A sampling of e-retailer and vendor announcements from the NRF show floor this week.
The Internet Fraud Complaint Center logged nearly 50,000 complaints last year and referred nearly 17,000 for legal action. The largest category: auction fraud. And now a crop of companies to settle auction disputes has sprung up.
Online auctions are flourishing-and to a lesser extent, so is auction fraud. In its first annual report, the recently created Internet Fraud Complaint Center said that in 2001, it received 49,711 complaints of Internet-related fraud and other Internet-based problems such as computer intrusion. The group referred 16,775 complaints for action by law enforcement and regulatory agencies.
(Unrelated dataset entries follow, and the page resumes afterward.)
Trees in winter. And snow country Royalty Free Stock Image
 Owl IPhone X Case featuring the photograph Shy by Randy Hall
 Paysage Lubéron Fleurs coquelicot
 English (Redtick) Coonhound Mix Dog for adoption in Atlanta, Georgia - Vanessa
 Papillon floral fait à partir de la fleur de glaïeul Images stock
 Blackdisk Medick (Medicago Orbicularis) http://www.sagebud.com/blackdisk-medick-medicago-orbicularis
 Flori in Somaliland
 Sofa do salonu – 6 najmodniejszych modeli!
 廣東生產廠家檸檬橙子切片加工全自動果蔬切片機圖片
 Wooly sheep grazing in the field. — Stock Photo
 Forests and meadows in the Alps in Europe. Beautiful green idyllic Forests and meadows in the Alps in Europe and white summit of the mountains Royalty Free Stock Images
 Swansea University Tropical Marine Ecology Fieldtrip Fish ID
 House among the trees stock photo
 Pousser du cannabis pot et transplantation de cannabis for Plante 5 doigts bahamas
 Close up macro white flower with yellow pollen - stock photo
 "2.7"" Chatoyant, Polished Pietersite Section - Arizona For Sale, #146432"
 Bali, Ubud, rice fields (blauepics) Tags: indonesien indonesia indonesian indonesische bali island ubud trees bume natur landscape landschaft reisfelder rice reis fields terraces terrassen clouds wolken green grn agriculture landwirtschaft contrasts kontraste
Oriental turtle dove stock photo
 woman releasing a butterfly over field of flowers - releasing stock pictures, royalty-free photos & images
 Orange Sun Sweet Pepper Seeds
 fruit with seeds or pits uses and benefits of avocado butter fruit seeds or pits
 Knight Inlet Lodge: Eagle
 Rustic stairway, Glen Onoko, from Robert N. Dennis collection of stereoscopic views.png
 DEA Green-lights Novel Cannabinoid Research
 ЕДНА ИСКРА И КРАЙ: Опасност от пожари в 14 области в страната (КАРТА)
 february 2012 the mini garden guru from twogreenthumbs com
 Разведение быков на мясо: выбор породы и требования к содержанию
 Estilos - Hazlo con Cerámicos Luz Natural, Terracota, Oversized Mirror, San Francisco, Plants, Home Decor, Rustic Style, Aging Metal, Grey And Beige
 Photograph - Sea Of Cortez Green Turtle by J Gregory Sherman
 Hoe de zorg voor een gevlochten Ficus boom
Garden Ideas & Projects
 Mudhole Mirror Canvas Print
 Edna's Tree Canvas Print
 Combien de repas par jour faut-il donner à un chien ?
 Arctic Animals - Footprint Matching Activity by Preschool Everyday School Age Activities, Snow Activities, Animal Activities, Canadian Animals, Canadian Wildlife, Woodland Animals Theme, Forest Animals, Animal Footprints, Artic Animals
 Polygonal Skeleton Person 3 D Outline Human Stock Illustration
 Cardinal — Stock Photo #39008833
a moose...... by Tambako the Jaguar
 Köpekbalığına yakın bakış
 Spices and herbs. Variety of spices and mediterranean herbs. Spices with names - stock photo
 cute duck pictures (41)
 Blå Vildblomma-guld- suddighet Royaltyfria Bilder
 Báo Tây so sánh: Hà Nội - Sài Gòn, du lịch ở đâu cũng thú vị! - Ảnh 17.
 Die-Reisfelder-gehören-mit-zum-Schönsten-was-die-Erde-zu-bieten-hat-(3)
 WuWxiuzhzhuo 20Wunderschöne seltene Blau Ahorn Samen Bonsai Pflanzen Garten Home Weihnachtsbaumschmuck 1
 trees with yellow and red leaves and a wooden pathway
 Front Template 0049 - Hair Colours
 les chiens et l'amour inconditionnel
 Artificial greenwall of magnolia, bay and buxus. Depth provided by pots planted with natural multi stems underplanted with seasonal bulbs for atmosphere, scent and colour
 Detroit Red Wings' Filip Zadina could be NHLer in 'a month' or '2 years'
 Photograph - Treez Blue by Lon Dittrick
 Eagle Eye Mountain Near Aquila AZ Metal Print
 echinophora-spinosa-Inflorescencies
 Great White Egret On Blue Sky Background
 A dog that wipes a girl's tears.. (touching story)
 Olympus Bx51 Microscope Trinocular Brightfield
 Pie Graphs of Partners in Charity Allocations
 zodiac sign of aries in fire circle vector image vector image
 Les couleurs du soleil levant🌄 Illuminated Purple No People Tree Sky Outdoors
Topping the list of complaints at 42.8% of those referred for action were allegations of Internet auction fraud. One fifth of the complaints specifically involved non-delivery of payment or merchandise. 78.2% of those reported a dollar loss as the result of auction fraud, averaging $395, according to the Fraud Complaint Center.
But the center, a non-profit organization that’s a joint project of the Federal Bureau of Investigation and the National White Collar Crime Center, a group itself funded in part by a grant from the U.S. Department of Justice, refers only complaints it deems actionable on legal grounds. Where does that leave buyers or sellers in search of resolution whose complaints don’t make that cut, and how big is the problem?
Big enough to support a relatively new industry of third-party organizations that specialize in the resolution of disputed online transactions. Two-year-old San Francisco-based SquareTrade Inc., for example, says it’s successfully resolved 150,000 disputes and though it offers dispute resolution in the online real estate and b2b marketplace sectors as well as b2c auctions, auctions represent the largest share of its business. And there are enough disputes in the world of online transactions to support a number of dispute resolution services; SquareTrade is by no means the only such provider.
While it’s bad news for the online auction marketplace that there is a need for such services, the good news for buyers and sellers is that they work: SquareTrade for example, whose auction clients include eBay and other auction sites, says its success rate in resolving disputes is 80%.